手術不可能から可能へ――なんだか夢のように思えるが、これは「コンバージョン サージェリー:Conversion surgery(変換手術)」と言い、まさに今、膵がん専門医の間で注目を集めている話題だそうだ。

「手術不可能で見つかるすべての膵がん患者さんにコンバージョン・サージェリーができるわけではありませんが、当院でも実際に手術できるようになった症例も少なからず出ています。中には、まだ人数は少ないですが、手術後も長生きしておられる方もいます」

ただし、ボーダーラインの膵がん同様、その方法については現在議論の真っただ中。今のところ、統一見解には至っていない。

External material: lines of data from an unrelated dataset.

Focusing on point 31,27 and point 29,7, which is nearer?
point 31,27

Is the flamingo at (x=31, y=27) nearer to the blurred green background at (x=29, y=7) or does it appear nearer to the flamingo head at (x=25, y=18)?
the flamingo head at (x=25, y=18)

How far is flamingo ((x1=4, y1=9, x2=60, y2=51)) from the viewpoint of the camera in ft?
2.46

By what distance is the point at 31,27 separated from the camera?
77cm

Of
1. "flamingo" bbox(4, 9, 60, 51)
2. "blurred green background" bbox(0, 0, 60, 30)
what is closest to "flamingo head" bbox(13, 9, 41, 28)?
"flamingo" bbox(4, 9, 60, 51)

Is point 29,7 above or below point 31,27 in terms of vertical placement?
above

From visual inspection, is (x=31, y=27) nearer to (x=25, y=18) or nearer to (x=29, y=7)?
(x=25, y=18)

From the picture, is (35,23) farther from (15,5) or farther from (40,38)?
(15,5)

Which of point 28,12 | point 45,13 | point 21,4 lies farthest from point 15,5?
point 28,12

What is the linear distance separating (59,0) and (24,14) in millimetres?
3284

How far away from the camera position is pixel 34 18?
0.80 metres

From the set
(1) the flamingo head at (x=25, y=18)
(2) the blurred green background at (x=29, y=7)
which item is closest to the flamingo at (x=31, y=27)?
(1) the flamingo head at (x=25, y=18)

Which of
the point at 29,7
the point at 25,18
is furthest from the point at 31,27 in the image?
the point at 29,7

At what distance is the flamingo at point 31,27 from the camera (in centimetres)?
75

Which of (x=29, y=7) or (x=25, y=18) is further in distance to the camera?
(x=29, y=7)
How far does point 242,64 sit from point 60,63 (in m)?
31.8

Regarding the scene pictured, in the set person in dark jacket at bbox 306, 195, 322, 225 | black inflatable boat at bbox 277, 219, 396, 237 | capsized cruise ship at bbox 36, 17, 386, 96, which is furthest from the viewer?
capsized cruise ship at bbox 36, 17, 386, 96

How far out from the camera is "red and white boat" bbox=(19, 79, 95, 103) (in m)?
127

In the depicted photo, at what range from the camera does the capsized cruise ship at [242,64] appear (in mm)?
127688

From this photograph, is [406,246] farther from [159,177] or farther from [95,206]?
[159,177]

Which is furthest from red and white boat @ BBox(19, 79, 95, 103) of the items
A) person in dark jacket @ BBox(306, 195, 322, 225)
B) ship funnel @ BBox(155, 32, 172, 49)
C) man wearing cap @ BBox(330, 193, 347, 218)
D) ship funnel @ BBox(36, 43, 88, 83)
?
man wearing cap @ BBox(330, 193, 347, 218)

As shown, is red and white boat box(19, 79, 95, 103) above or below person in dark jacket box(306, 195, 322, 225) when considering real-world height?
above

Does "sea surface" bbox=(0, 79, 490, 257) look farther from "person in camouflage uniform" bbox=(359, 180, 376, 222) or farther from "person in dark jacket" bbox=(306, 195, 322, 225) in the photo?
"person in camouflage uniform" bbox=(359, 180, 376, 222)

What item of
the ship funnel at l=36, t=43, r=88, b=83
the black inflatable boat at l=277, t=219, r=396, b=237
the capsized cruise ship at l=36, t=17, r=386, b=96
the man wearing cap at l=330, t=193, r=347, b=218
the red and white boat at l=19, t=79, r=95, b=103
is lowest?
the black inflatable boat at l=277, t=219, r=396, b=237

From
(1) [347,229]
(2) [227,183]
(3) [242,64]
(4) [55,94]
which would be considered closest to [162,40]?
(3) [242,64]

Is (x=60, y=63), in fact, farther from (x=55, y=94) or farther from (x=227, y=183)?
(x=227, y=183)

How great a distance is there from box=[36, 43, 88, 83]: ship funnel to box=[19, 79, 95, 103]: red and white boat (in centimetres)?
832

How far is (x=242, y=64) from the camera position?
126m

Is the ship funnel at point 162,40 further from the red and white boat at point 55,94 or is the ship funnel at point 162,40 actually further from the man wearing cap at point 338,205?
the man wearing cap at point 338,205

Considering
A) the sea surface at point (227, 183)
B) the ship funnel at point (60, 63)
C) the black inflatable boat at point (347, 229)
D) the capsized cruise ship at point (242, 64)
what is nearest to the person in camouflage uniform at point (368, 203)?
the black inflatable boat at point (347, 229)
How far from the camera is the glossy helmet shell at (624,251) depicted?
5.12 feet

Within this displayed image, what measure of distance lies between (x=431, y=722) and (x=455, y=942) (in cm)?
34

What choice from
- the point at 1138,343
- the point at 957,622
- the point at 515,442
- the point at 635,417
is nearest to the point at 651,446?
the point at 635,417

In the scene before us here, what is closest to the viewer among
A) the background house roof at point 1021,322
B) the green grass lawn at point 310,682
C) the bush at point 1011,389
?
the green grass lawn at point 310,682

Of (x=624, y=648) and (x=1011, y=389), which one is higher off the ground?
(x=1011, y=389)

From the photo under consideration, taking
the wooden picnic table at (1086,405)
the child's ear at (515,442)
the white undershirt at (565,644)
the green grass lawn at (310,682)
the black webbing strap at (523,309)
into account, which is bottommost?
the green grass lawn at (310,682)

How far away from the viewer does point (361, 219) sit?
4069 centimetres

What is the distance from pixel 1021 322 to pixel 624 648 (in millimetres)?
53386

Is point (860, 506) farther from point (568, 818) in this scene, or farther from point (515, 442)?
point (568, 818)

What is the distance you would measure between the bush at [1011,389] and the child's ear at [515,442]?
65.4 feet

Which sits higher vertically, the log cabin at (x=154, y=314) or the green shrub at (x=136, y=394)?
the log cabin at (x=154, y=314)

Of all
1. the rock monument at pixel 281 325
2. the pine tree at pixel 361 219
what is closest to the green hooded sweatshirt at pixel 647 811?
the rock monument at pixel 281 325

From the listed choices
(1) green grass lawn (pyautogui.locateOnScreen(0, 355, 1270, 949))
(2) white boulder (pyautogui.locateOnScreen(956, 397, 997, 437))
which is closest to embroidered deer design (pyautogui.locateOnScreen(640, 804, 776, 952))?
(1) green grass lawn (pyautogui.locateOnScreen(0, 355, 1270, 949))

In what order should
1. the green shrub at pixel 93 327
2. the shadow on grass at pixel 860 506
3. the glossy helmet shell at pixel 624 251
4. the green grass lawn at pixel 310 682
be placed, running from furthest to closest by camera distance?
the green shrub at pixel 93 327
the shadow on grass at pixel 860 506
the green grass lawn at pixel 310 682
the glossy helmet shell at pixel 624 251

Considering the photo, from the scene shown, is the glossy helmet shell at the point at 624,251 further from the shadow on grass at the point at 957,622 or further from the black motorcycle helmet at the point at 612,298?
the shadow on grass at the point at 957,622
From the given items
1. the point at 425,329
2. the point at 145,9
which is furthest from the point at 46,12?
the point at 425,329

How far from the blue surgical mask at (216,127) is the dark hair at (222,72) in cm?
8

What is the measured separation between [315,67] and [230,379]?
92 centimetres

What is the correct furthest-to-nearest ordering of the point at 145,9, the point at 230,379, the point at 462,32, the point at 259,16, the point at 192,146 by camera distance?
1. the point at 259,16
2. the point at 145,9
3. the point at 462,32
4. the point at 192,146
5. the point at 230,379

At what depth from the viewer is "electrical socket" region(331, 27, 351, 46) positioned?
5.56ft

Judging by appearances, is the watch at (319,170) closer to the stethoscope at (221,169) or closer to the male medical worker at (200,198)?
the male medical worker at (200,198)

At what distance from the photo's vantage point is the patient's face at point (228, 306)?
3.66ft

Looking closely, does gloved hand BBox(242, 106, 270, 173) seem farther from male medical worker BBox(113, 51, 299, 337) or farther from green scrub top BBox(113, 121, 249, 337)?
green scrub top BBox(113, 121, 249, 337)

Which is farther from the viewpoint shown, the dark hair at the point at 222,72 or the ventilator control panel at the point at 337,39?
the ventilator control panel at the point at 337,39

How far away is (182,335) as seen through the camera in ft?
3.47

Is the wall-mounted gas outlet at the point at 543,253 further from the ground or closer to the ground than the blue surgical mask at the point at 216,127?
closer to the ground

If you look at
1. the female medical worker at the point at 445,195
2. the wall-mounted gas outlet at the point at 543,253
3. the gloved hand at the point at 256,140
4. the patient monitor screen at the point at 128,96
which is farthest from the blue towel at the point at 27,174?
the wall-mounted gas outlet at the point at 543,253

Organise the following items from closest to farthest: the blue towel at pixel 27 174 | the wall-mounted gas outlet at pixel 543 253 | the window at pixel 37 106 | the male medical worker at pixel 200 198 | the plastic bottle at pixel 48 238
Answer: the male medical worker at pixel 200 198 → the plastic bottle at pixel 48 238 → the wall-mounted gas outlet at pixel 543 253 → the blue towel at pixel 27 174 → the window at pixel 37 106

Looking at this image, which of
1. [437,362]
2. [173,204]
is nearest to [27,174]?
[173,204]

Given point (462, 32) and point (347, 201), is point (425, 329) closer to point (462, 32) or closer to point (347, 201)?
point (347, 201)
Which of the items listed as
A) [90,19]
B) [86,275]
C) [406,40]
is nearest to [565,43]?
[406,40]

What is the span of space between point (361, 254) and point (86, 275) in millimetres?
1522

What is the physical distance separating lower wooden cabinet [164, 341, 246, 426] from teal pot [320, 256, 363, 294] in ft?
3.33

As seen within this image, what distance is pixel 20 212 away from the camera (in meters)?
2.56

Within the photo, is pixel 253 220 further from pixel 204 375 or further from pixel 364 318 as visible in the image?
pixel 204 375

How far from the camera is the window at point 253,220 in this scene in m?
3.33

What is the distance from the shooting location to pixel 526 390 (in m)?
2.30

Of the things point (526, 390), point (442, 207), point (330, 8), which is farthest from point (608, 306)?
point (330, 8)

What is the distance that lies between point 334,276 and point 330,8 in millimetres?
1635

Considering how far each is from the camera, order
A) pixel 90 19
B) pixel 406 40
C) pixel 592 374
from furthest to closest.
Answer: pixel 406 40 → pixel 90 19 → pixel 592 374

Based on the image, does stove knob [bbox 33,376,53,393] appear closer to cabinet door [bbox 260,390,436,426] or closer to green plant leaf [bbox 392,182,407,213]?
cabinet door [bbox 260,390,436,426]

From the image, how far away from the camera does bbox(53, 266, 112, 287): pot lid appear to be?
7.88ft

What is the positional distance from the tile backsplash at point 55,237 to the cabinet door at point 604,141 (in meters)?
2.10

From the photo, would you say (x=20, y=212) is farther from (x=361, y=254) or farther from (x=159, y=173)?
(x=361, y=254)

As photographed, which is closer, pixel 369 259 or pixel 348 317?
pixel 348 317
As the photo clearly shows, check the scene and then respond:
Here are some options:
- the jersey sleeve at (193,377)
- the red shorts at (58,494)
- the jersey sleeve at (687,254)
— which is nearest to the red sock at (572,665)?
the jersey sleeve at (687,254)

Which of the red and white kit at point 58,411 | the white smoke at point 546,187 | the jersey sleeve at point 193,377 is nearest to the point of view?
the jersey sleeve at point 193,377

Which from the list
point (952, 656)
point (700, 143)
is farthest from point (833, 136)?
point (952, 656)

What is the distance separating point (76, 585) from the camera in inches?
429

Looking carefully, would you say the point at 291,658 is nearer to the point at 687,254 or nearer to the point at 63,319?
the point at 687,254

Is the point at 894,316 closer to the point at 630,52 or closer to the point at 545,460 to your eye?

ならば、コンバージョン・サージェリーについても臨床試験を行って有効性を確かめられないのだろうか?

「もちろんランダム化比較試験ができればわかることもあるでしょうが、実際に行うのは非常に難しいのです。ランダム化試験となると、ある時点で、手術をするかしないかをくじ引きで決めるような状態になってしまいます。患者さんとしては到底飲める条件ではないでしょう」

現在は、それぞれの施設が、1つひとつのケースに対して最善の方法を選択しながら、その過程で丁寧にデータを集めている段階だそうだ。その中から、どれほどの割合でコンバージョン・サージェリーが可能になっていくか、さらにはコンバージョン・サージェリーの後に長期生存が可能なケースはどのくらい出てくるのか。今まさに、膵がん治療は飛躍の階段を昇っている最中と言えそうだ。

膵がん治療の今後に期待

ところで、膵がん治療には、分子標的薬や免疫チェックポイント阻害薬といった新薬は登場しないのだろうか?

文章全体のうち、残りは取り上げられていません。